Se notaba en su mirada la pasión por su oficio, un fuego que ardía sin pretensiones, con la certeza de quien sabe que su misión va más allá de lo evidente. Y sin buscarlo, o tal vez con plena conciencia de ello —quién podría asegurarlo—, tejió con sus palabras respuestas a preguntas que dormían en algún rincón de mi ser.


Creía en su magia con la certeza de quien ha visto milagros. Y en ese breve trayecto, sin saber cómo, me llevó de la mano hasta los días en los que yo también creía en la mía.

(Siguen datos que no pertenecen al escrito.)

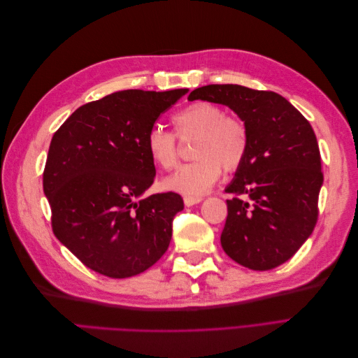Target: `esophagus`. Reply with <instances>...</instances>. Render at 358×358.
Instances as JSON below:
<instances>
[{
	"instance_id": "esophagus-1",
	"label": "esophagus",
	"mask_w": 358,
	"mask_h": 358,
	"mask_svg": "<svg viewBox=\"0 0 358 358\" xmlns=\"http://www.w3.org/2000/svg\"><path fill=\"white\" fill-rule=\"evenodd\" d=\"M203 200V197H191V196H185L183 197V203H185V206H194V204H197V203H200Z\"/></svg>"
}]
</instances>
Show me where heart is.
Returning a JSON list of instances; mask_svg holds the SVG:
<instances>
[{
  "instance_id": "obj_1",
  "label": "heart",
  "mask_w": 358,
  "mask_h": 358,
  "mask_svg": "<svg viewBox=\"0 0 358 358\" xmlns=\"http://www.w3.org/2000/svg\"><path fill=\"white\" fill-rule=\"evenodd\" d=\"M176 136L182 140L196 138L192 162L179 167L164 179L166 189L197 197L220 179L222 169L239 170L249 149L248 127L241 117L225 115L221 106L196 101L173 116ZM176 136L161 125H154L146 136V150L155 166L171 170L179 159Z\"/></svg>"
}]
</instances>
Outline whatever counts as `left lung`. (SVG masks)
<instances>
[{"label": "left lung", "mask_w": 358, "mask_h": 358, "mask_svg": "<svg viewBox=\"0 0 358 358\" xmlns=\"http://www.w3.org/2000/svg\"><path fill=\"white\" fill-rule=\"evenodd\" d=\"M189 101L229 106L248 127L249 149L227 187L225 254L252 270L285 263L306 242L318 221L321 155L308 119L282 95L241 85H208Z\"/></svg>", "instance_id": "8db88e82"}]
</instances>
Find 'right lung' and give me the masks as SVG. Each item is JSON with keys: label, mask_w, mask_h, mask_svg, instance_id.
Here are the masks:
<instances>
[{"label": "right lung", "mask_w": 358, "mask_h": 358, "mask_svg": "<svg viewBox=\"0 0 358 358\" xmlns=\"http://www.w3.org/2000/svg\"><path fill=\"white\" fill-rule=\"evenodd\" d=\"M187 92H113L80 106L53 134L43 171L52 230L94 272L129 278L167 251L183 200L176 192L143 197L155 179L146 136Z\"/></svg>", "instance_id": "right-lung-1"}]
</instances>
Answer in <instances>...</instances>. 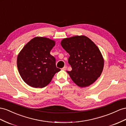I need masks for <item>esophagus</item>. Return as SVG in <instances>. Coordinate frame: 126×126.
<instances>
[{
	"label": "esophagus",
	"mask_w": 126,
	"mask_h": 126,
	"mask_svg": "<svg viewBox=\"0 0 126 126\" xmlns=\"http://www.w3.org/2000/svg\"><path fill=\"white\" fill-rule=\"evenodd\" d=\"M67 69V67L66 66H64V67H63V68H62V70H66Z\"/></svg>",
	"instance_id": "34e87169"
}]
</instances>
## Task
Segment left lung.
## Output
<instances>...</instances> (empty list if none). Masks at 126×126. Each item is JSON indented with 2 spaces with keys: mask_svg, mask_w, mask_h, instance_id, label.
Returning <instances> with one entry per match:
<instances>
[{
  "mask_svg": "<svg viewBox=\"0 0 126 126\" xmlns=\"http://www.w3.org/2000/svg\"><path fill=\"white\" fill-rule=\"evenodd\" d=\"M61 45L70 55L72 70L67 72L74 82L84 87L96 81L102 72L104 59L95 44L86 36L77 35L63 39Z\"/></svg>",
  "mask_w": 126,
  "mask_h": 126,
  "instance_id": "8db88e82",
  "label": "left lung"
}]
</instances>
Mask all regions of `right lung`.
I'll return each instance as SVG.
<instances>
[{
    "label": "right lung",
    "mask_w": 126,
    "mask_h": 126,
    "mask_svg": "<svg viewBox=\"0 0 126 126\" xmlns=\"http://www.w3.org/2000/svg\"><path fill=\"white\" fill-rule=\"evenodd\" d=\"M55 41L45 37H35L23 47L18 54L17 64L22 79L35 88L46 86L60 69L50 52Z\"/></svg>",
    "instance_id": "add662e5"
}]
</instances>
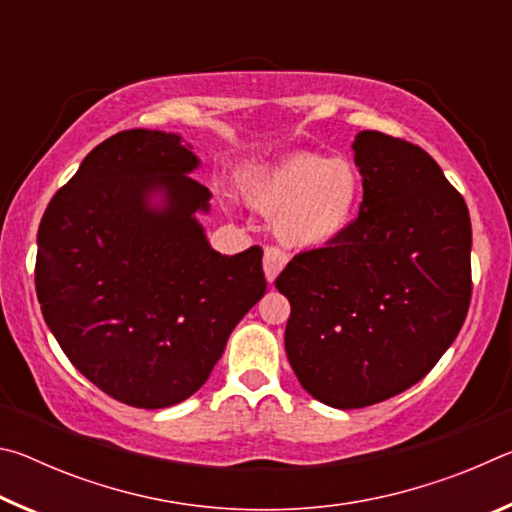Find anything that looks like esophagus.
Returning <instances> with one entry per match:
<instances>
[{
	"mask_svg": "<svg viewBox=\"0 0 512 512\" xmlns=\"http://www.w3.org/2000/svg\"><path fill=\"white\" fill-rule=\"evenodd\" d=\"M289 257L284 250L275 248V246H266L264 250V273H266V280L273 282L277 275H280V271L284 266H287Z\"/></svg>",
	"mask_w": 512,
	"mask_h": 512,
	"instance_id": "obj_1",
	"label": "esophagus"
}]
</instances>
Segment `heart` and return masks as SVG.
<instances>
[{
	"label": "heart",
	"instance_id": "b5f03b06",
	"mask_svg": "<svg viewBox=\"0 0 512 512\" xmlns=\"http://www.w3.org/2000/svg\"><path fill=\"white\" fill-rule=\"evenodd\" d=\"M246 201L273 216L284 246L323 248L345 232L359 212L361 173L350 158L298 151L244 180Z\"/></svg>",
	"mask_w": 512,
	"mask_h": 512
}]
</instances>
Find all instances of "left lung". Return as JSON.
Wrapping results in <instances>:
<instances>
[{
    "instance_id": "obj_1",
    "label": "left lung",
    "mask_w": 512,
    "mask_h": 512,
    "mask_svg": "<svg viewBox=\"0 0 512 512\" xmlns=\"http://www.w3.org/2000/svg\"><path fill=\"white\" fill-rule=\"evenodd\" d=\"M359 216L332 244L291 259L284 348L309 395L361 409L406 391L461 332L472 296V223L427 151L361 131Z\"/></svg>"
}]
</instances>
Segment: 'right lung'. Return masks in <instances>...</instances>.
Here are the masks:
<instances>
[{
    "label": "right lung",
    "instance_id": "right-lung-1",
    "mask_svg": "<svg viewBox=\"0 0 512 512\" xmlns=\"http://www.w3.org/2000/svg\"><path fill=\"white\" fill-rule=\"evenodd\" d=\"M196 167L176 133L121 131L85 155L40 221L45 323L81 375L137 409L194 395L266 291L262 248L228 257L207 241L196 212L212 194Z\"/></svg>",
    "mask_w": 512,
    "mask_h": 512
}]
</instances>
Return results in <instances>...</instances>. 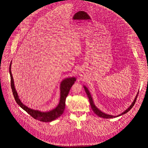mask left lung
Returning <instances> with one entry per match:
<instances>
[{"label":"left lung","mask_w":148,"mask_h":148,"mask_svg":"<svg viewBox=\"0 0 148 148\" xmlns=\"http://www.w3.org/2000/svg\"><path fill=\"white\" fill-rule=\"evenodd\" d=\"M84 88L85 91V92H86V95H87V96H88V99H89V103H90V104L91 108L92 109V110H93V111L95 112V113L96 114H97L98 116H99V117H102V118H104V119L114 118V117H117L120 116H121V115H123V114H124L127 113V112H129V111L133 108V106H134V104H135V103H136V100H137L138 95V94L137 95V96H136L135 99L134 100V101H133V102L132 103V104H131V106H130L126 110H125V111H124L123 113H122L121 114H119V115L116 116H112V115H109V114H106V113L102 112H101V110H100L99 109H97V108L96 107V106L94 105V103H93V101L92 96H91V95H90V93H89L88 89L87 88L85 87V86H84Z\"/></svg>","instance_id":"1"}]
</instances>
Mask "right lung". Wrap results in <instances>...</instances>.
<instances>
[{
  "mask_svg": "<svg viewBox=\"0 0 148 148\" xmlns=\"http://www.w3.org/2000/svg\"><path fill=\"white\" fill-rule=\"evenodd\" d=\"M11 63L10 64V73L11 77V86L12 93L16 102L22 109H23L25 112H27L34 119L42 122H51L60 117L63 113L65 106L66 97L68 95L71 88L76 82L75 77L65 79L62 82L60 85V100L58 106L53 110H51L48 112H42L38 110H35L28 108L26 106L23 105V104H22L20 99H19L18 93L14 86V80L11 71Z\"/></svg>",
  "mask_w": 148,
  "mask_h": 148,
  "instance_id": "right-lung-1",
  "label": "right lung"
}]
</instances>
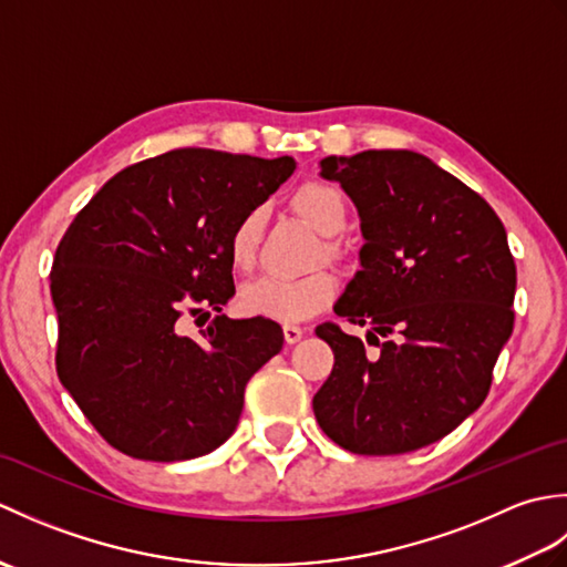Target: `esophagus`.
Returning <instances> with one entry per match:
<instances>
[{
  "mask_svg": "<svg viewBox=\"0 0 567 567\" xmlns=\"http://www.w3.org/2000/svg\"><path fill=\"white\" fill-rule=\"evenodd\" d=\"M282 333H285V341L290 343V346H295L297 341H302L305 339V329L302 327H297V323H285L282 327Z\"/></svg>",
  "mask_w": 567,
  "mask_h": 567,
  "instance_id": "obj_1",
  "label": "esophagus"
}]
</instances>
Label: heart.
Listing matches in <instances>:
<instances>
[{
	"mask_svg": "<svg viewBox=\"0 0 567 567\" xmlns=\"http://www.w3.org/2000/svg\"><path fill=\"white\" fill-rule=\"evenodd\" d=\"M297 216L315 226L319 234L333 236L346 224V199L339 189L319 179L302 183L290 197ZM260 209L240 214L226 236V256L236 270L246 272L256 262ZM323 252L333 256L336 246L323 244ZM339 292V280L327 268L302 277H258L240 290V309L250 317L277 321H302L327 307Z\"/></svg>",
	"mask_w": 567,
	"mask_h": 567,
	"instance_id": "heart-1",
	"label": "heart"
}]
</instances>
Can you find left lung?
Segmentation results:
<instances>
[{
    "instance_id": "obj_1",
    "label": "left lung",
    "mask_w": 567,
    "mask_h": 567,
    "mask_svg": "<svg viewBox=\"0 0 567 567\" xmlns=\"http://www.w3.org/2000/svg\"><path fill=\"white\" fill-rule=\"evenodd\" d=\"M360 214L363 270L323 321L333 370L315 394L321 431L358 455H400L443 439L485 402L514 329L516 265L495 209L412 151L323 158ZM383 341L380 342L379 339Z\"/></svg>"
}]
</instances>
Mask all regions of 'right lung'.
Here are the masks:
<instances>
[{
  "label": "right lung",
  "mask_w": 567,
  "mask_h": 567,
  "mask_svg": "<svg viewBox=\"0 0 567 567\" xmlns=\"http://www.w3.org/2000/svg\"><path fill=\"white\" fill-rule=\"evenodd\" d=\"M292 171L290 155L177 148L118 171L75 214L51 270L55 370L112 449L173 463L234 433L282 329L221 315L192 339L185 321L234 297L226 236Z\"/></svg>",
  "instance_id": "1"
}]
</instances>
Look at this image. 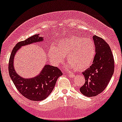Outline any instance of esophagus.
<instances>
[{
	"instance_id": "1",
	"label": "esophagus",
	"mask_w": 122,
	"mask_h": 122,
	"mask_svg": "<svg viewBox=\"0 0 122 122\" xmlns=\"http://www.w3.org/2000/svg\"><path fill=\"white\" fill-rule=\"evenodd\" d=\"M68 76H69V77H70V78H74V77H75V75H74V74H69Z\"/></svg>"
}]
</instances>
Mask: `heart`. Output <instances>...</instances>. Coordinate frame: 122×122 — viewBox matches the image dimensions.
Masks as SVG:
<instances>
[{
  "label": "heart",
  "instance_id": "b5f03b06",
  "mask_svg": "<svg viewBox=\"0 0 122 122\" xmlns=\"http://www.w3.org/2000/svg\"><path fill=\"white\" fill-rule=\"evenodd\" d=\"M67 55L69 68L82 70L93 62L95 55V45L92 39L81 37L62 39L53 45L48 51V56L53 65L58 66Z\"/></svg>",
  "mask_w": 122,
  "mask_h": 122
}]
</instances>
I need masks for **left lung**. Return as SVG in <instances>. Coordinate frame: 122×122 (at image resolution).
Instances as JSON below:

¿Era este el instante exacto en el que debía estar? ¿La señal que, sin querer, había estado esperando? ¿O acaso solo un movimiento más en el tablero en el que mi mente y el destino juegan su interminable partida de ajedrez?


Sea cual fuere la verdad, atesoro la fortuna de haber compartido risas fugaces que, por un instante, silenciaron el caos y me devolvieron el alma.

sábado, 8 de febrero de 2025

Sin nombre



Perdón si en mi pecho solo habita el invierno; ya me han destrozado demasiadas primaveras


Hubo un tiempo en que florecí, pero mis pétalos se marchitaron antes de que alguien pudiera 

notarlo. Ahora, lo único que brota de mí son mis defectos, enredaderas torcidas que se aferran a mis miedos y se convierten en raíces profundas.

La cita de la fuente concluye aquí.